▸ Work to be completed: Repeat the commentary's text from "Molly I. and" up to and including "Chisholm in 1972?", substituting "eloquent" for "articulate".

▸ Extract:
╔══

Molly I. and Art B. had wonderful ways with words
Wayne Dawkins/Commentary
Midwinter was memorable because of political gaffes, Iraq war punditry, and the loss of two beloved wordsmiths.
First
the gaffe: U.S. Sen. Joe Biden, D-Del., drew fire from critics for his odd
word choices to describe rising political star Barack Obama. “I mean, you
got the first mainstream African-American who is articulate and bright and
clean and a nice-looking guy,” said Biden according to a CNN account.
The senator’s words minimized the U.S. presidential runs of Jesse Jackson in 1984 and ’88, and Al Sharpton’s 2004 campaign. And what about Shirley Chisholm in 1972?
Biden claimed that his description of U.S. Sen. Obama, D-Ill., came out wrong because he was using his mother’s unique phrasing. Nevertheless, the senator wounded himself. Although Biden has a reputation as a motor mouth according to some Washington insiders, I hope he doesn’t shut up and become one of many calculating political regulars who have little worthwhile to say when they do open their mouths.

╚══

▸ Stored items:
╔══

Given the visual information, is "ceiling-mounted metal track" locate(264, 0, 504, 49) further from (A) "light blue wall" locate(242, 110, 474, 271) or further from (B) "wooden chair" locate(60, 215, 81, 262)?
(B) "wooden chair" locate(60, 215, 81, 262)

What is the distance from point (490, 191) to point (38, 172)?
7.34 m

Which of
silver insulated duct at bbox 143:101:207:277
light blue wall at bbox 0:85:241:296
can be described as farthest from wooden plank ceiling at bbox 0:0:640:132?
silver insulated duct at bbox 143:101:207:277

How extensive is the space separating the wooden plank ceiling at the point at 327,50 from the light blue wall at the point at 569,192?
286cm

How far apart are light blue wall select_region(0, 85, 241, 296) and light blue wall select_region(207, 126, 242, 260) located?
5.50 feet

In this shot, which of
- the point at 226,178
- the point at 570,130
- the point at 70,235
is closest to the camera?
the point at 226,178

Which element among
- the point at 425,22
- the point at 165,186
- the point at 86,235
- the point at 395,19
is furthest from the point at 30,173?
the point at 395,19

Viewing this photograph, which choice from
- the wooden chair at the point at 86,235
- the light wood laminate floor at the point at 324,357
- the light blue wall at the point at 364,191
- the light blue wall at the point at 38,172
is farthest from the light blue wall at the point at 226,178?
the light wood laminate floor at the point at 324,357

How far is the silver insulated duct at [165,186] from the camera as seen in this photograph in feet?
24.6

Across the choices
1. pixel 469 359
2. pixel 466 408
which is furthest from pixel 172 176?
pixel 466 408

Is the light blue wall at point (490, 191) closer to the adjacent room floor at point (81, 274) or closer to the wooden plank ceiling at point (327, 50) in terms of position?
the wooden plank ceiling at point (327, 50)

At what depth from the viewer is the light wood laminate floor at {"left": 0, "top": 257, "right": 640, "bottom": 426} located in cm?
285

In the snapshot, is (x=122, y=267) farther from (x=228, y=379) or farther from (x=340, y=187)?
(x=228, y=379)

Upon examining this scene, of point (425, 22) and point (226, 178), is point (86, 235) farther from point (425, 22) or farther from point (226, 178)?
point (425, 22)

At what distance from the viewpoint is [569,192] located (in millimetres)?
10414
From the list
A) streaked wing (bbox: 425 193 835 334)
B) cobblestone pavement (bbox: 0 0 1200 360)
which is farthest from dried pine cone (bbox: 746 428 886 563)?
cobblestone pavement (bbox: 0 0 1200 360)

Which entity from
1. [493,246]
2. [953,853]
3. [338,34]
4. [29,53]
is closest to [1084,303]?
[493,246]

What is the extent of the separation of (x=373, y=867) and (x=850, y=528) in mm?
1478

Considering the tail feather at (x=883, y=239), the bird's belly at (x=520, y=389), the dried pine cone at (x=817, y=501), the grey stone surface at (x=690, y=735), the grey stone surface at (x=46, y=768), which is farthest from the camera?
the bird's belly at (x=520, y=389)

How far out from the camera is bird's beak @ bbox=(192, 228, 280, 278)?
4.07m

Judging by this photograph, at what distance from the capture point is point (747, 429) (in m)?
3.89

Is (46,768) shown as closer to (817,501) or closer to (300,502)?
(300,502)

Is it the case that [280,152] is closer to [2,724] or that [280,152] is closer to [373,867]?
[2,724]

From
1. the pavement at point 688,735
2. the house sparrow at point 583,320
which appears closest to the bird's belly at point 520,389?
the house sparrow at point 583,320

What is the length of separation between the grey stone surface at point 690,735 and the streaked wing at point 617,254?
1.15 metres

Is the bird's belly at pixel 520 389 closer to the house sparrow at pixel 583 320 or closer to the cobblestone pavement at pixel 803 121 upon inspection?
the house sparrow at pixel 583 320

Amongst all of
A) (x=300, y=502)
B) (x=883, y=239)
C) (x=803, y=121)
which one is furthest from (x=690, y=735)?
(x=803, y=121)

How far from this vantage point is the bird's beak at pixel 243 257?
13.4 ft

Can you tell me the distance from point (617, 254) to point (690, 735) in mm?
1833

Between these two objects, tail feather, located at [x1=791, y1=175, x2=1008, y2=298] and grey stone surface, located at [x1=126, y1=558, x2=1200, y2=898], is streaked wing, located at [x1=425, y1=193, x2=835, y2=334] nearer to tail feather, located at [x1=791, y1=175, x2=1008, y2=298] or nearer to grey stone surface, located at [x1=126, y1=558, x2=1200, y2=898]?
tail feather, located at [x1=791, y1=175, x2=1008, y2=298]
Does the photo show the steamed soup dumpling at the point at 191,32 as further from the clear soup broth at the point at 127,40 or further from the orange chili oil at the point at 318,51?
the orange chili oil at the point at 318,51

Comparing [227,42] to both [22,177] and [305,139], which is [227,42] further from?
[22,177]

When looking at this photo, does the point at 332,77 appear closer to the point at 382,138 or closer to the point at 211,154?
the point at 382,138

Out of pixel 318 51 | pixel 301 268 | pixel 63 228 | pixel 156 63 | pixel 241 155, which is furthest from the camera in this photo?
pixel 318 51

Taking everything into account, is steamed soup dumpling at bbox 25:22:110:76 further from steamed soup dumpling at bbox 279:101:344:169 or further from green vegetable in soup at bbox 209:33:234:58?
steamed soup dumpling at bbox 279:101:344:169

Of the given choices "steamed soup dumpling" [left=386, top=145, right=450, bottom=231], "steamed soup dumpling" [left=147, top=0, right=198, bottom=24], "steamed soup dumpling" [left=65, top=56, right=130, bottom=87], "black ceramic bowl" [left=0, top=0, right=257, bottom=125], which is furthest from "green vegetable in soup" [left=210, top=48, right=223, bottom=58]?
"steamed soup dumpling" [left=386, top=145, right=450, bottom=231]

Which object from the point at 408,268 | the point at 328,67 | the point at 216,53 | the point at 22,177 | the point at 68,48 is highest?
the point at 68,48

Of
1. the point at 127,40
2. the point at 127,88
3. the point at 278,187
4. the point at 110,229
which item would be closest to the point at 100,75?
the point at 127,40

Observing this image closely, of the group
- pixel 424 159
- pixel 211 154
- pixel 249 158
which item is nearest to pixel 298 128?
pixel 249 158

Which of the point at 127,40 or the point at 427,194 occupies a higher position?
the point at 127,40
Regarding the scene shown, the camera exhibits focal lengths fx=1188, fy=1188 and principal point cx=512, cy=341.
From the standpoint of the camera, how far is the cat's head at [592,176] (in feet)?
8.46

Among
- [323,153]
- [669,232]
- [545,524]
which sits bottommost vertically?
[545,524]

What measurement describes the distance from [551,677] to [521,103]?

╚══

▸ Solved exercise:
Molly I. and Art B. had wonderful ways with words
Wayne Dawkins/Commentary
Midwinter was memorable because of political gaffes, Iraq war punditry, and the loss of two beloved wordsmiths.
First
the gaffe: U.S. Sen. Joe Biden, D-Del., drew fire from critics for his odd
word choices to describe rising political star Barack Obama. “I mean, you
got the first mainstream African-American who is eloquent and bright and
clean and a nice-looking guy,” said Biden according to a CNN account.
The senator’s words minimized the U.S. presidential runs of Jesse Jackson in 1984 and ’88, and Al Sharpton’s 2004 campaign. And what about Shirley Chisholm in 1972?